The Financial Accounting Standards Board issued new amendments to U.S. generally accepted accounting principles (GAAP) last May in the form of an update that amends literature currently being used by not-for-profit entities to properly address disclosure matters in their financial statements.

u.s. dollars

The new requirements that will have the greatest impact on how not-for-profit entities draft note disclosures are outlined below.

Highest and best use concept. There is a clarification related to how a core principle in the fair value guidance needs to be addressed in developing fair value measurements and financial statement note disclosures built-around those measurements.

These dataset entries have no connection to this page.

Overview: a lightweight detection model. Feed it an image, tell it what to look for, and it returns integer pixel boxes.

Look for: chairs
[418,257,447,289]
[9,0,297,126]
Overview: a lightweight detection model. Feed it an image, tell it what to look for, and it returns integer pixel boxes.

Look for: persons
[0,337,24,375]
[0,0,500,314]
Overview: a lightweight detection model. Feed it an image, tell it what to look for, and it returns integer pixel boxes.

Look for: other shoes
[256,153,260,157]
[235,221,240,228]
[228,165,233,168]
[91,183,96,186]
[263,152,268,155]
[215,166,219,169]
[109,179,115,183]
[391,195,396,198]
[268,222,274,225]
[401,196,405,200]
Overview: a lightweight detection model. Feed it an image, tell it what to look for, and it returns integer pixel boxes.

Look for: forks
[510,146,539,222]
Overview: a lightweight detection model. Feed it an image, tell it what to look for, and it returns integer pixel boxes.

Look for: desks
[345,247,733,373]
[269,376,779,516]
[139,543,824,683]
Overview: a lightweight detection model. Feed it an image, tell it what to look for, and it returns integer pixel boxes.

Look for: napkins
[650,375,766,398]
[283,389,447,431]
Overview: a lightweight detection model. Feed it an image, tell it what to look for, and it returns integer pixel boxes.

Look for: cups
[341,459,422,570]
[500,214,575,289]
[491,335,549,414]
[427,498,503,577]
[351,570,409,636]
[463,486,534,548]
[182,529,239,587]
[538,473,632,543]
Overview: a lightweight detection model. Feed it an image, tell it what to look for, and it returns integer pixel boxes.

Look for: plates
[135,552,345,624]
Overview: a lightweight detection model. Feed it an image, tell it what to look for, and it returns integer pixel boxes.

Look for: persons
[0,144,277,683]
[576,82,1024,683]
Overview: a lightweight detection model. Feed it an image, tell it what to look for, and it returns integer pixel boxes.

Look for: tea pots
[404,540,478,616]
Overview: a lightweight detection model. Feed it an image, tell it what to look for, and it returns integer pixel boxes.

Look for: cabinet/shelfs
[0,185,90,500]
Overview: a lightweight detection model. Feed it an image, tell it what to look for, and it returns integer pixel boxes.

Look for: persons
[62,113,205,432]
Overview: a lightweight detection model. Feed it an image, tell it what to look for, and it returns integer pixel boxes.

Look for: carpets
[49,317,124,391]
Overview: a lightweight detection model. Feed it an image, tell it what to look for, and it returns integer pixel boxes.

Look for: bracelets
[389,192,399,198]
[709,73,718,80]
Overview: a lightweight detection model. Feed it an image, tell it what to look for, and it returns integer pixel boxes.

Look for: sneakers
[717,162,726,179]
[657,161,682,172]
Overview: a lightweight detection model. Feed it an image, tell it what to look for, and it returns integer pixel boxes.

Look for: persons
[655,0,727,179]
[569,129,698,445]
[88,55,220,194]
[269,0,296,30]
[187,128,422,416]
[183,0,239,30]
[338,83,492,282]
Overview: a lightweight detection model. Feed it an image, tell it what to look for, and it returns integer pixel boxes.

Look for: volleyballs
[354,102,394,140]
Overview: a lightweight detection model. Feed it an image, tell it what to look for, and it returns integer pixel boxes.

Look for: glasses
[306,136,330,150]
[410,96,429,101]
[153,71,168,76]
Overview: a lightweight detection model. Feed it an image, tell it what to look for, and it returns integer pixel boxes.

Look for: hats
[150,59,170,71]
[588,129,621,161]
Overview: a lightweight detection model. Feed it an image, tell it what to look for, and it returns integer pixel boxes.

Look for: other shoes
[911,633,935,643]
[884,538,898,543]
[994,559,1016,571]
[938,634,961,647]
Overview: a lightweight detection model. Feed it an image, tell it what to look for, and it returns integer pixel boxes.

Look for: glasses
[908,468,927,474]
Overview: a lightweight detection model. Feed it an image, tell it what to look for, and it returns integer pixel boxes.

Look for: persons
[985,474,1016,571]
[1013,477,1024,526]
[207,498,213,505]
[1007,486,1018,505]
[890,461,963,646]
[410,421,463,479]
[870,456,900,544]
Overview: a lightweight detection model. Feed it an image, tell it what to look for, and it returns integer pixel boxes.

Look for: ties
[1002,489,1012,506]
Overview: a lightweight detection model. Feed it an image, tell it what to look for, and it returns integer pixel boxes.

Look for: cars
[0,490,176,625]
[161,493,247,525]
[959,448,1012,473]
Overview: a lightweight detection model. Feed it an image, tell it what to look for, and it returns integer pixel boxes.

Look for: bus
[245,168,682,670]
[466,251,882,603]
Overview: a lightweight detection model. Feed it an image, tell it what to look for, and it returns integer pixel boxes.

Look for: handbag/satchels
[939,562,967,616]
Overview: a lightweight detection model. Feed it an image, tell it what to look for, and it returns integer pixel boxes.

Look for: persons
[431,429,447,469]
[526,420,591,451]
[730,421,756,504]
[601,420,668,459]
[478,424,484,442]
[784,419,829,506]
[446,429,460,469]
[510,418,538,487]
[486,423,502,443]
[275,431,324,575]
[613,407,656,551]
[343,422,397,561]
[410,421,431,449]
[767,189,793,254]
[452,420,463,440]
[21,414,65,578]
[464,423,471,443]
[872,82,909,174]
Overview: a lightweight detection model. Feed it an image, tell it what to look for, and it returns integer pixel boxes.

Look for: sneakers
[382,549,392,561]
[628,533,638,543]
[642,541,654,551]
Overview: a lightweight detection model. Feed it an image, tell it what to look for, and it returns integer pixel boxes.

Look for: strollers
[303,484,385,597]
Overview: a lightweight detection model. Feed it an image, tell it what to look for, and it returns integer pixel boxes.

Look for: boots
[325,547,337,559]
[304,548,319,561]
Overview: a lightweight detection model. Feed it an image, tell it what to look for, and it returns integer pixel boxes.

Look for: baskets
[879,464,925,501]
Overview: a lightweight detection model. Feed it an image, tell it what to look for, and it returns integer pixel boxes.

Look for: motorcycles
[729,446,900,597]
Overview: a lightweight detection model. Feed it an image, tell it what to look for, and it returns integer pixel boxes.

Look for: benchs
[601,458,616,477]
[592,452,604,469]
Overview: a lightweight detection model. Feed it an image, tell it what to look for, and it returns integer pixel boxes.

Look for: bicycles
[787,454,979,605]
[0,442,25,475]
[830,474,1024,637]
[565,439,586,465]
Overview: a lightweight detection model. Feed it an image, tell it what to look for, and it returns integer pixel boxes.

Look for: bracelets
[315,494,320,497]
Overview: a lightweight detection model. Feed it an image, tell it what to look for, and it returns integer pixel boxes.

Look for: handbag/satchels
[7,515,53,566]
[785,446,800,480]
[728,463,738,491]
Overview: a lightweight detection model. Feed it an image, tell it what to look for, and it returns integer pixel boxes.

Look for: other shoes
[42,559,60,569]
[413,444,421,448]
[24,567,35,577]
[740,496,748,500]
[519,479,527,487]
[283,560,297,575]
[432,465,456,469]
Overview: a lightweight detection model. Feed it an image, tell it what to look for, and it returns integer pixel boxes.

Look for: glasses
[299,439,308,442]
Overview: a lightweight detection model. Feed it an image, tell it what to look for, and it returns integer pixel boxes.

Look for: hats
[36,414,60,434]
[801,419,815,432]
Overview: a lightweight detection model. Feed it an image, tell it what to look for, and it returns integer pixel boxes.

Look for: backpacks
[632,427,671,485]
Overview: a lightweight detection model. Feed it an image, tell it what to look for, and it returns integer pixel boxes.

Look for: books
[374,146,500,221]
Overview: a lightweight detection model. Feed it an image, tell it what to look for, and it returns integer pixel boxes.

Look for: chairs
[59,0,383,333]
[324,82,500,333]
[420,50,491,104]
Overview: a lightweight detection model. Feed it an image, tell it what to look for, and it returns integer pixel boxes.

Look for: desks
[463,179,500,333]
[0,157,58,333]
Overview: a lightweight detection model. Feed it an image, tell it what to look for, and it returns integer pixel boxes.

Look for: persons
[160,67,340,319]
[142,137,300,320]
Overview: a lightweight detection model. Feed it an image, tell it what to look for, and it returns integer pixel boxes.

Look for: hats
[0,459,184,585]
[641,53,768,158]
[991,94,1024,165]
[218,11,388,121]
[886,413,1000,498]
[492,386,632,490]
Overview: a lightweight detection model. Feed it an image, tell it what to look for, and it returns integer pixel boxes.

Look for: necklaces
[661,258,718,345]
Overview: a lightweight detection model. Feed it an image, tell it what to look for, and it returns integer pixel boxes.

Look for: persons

The highest and best use and valuation premise applies only in measuring fair value of nonfinancial assets. This conclusion is based, in part, upon the notion that financial assets and liabilities, by definition, do not have alternative uses.

Instruments classified within net assets. The fair value of an instrument that is classified in the net assets section of the statement of financial position should be measured from the perspective of a market participant holding that instrument as an asset. Essentially, the fair value of an instrument classified in net assets is estimated from the perspective of a market participant holding the identical item as an asset.

Premiums and discounts. The authoritative literature now includes the stipulation that premiums or discounts may be applied in a fair value measurement to the extent that they are consistent with the unit of account and market that participants would consider them in a transaction for the asset or liability.

This issue comes into play when, for example, a significant volume of investment securities might be valued based on the amount that could be received upon sale.

Incremental disclosure issues. For certain hard-to-quantify fair value measurements, disclosure is needed related to the valuation processes used, to include a narrative description of how those measurements might change significantly based on a variety of different factors.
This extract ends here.